Awal mula promosi proyek pemukiman adalah dengan judul agama, namun terjadinya Nakba dan kedatangan orang-orang Yahudi untuk menduduki Haifa dan Dataran Rendah Palestina mendukung transformasinya menjadi pemukiman yahudi colonial yang diperkuat dengan adanya yahudi Ashkenazi dan Yahudi sekuler dalam pemerintahan penjajah Israel.
Naji al-Battah yakin bahwa orang-orang Yahudi mencoba meniru karakter Palestina dan mengubah warisan dan sejarahnya. Mereka mendandani pramugari perusahaan penerbangan “El” Israel dengan pakaian Palestina dan mengklaim bahwa itu adalah warisan Yahudi dan membagikan makanan falafel dan hummus pada acara-acara publik dan di depan para wisatawan dan mereka mengklaim bahwa itu adalah Yahudi.
Sejak puluhan tahun yang lalu, ribuan warga Palestina yang bekerja setelah Nakba di wilayah Palestina 1948 melaporkan bahwa pemilik bangunan, sebelum mendirikan pondasinya, yahudi menandainya dengan lebel dan tulisan Yahudi dengan tujuan bahwa di masa depan akan diklaim sebagai monumen dan sejarah Yahudi.

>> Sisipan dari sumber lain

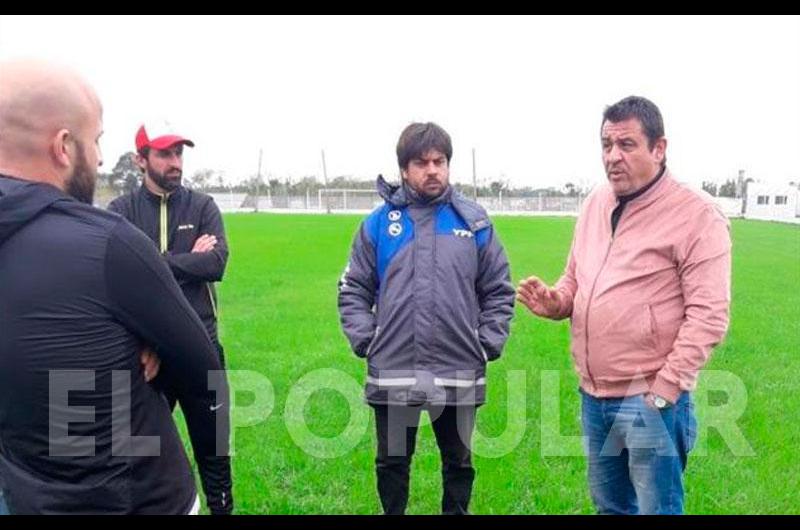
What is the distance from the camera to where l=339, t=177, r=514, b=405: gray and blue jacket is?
307cm

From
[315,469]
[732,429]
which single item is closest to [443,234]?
[315,469]

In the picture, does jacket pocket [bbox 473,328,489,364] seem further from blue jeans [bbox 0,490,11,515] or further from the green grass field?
blue jeans [bbox 0,490,11,515]

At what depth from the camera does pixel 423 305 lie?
3.06 m

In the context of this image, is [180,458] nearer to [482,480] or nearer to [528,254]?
[482,480]

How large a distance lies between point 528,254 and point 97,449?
53.1 ft

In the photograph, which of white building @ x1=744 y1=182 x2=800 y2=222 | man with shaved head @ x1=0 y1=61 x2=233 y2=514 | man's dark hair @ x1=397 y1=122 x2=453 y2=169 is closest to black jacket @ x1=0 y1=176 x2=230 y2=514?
man with shaved head @ x1=0 y1=61 x2=233 y2=514

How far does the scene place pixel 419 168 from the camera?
3.14 meters

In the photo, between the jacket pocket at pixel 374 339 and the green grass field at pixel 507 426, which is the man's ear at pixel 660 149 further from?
the green grass field at pixel 507 426

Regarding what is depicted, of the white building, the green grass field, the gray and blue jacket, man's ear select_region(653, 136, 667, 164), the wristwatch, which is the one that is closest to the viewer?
the wristwatch

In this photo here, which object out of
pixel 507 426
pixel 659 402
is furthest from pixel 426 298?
pixel 507 426

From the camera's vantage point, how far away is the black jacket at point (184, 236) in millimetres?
3555

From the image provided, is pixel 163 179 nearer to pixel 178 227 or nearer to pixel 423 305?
pixel 178 227

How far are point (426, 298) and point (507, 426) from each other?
7.32ft

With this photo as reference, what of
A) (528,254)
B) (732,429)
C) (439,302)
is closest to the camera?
(439,302)
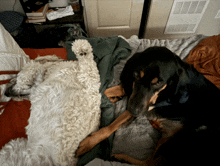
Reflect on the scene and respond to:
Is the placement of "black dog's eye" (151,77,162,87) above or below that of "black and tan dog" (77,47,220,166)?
above

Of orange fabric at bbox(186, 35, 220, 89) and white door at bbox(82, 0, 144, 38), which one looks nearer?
orange fabric at bbox(186, 35, 220, 89)

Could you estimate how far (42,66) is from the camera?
0.86 meters

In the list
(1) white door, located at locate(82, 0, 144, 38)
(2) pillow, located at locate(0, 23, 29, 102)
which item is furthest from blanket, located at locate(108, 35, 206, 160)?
(1) white door, located at locate(82, 0, 144, 38)

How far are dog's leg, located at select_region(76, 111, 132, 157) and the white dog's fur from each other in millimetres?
32

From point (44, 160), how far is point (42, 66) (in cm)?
57

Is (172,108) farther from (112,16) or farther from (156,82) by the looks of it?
(112,16)

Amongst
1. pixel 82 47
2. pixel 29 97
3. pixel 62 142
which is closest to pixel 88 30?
pixel 82 47

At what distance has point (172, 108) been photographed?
913 mm

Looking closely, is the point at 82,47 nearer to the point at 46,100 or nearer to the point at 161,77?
the point at 46,100

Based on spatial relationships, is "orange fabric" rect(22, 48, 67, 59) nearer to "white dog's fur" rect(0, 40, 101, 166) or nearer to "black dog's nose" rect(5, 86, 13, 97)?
"white dog's fur" rect(0, 40, 101, 166)

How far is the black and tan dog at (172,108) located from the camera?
726mm

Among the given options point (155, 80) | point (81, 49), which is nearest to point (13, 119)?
point (81, 49)

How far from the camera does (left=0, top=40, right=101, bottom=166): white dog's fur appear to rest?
1.97 ft

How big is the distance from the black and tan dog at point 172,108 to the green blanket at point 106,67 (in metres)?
0.05
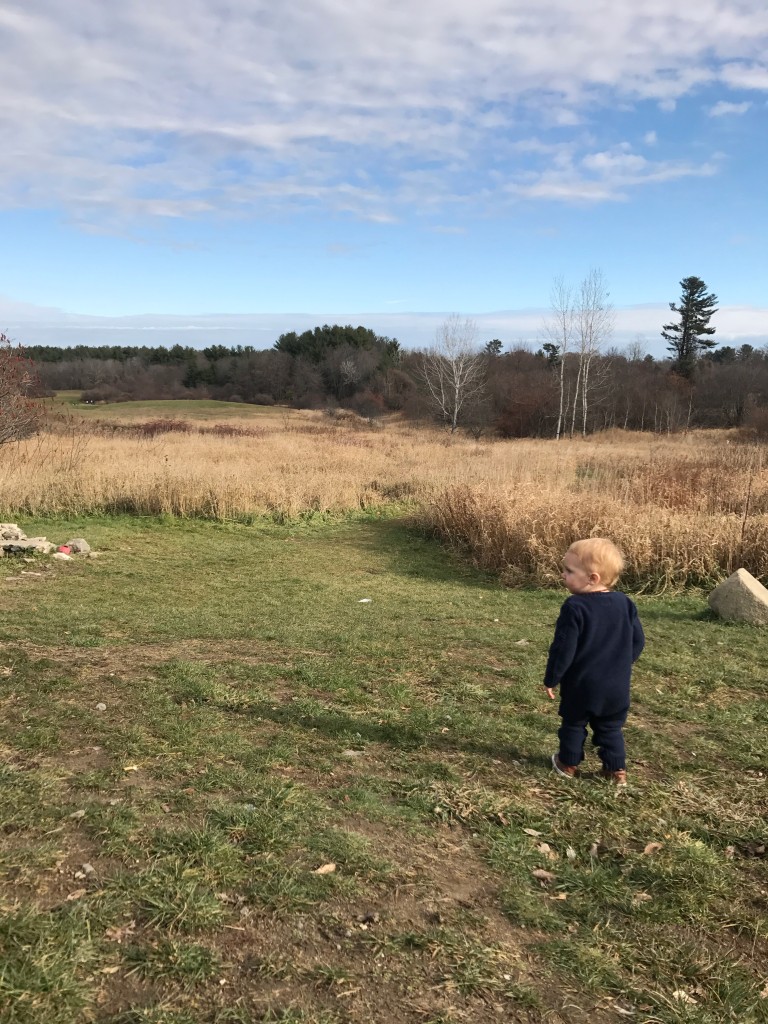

Sementara Amr mengatakan, kampanye intensif Israel baru-baru ini terhadap kuburan Islam di Al-Quds bertujuan untuk menghapus landmark dan sejarah Muslim. Padahal pemakaman dan pekuburan adalah bukti dan saksi sejarah eksistensi Palestina dan Arab dan komponen utama kehidupan publik kuno. (Sumber: Palinfo)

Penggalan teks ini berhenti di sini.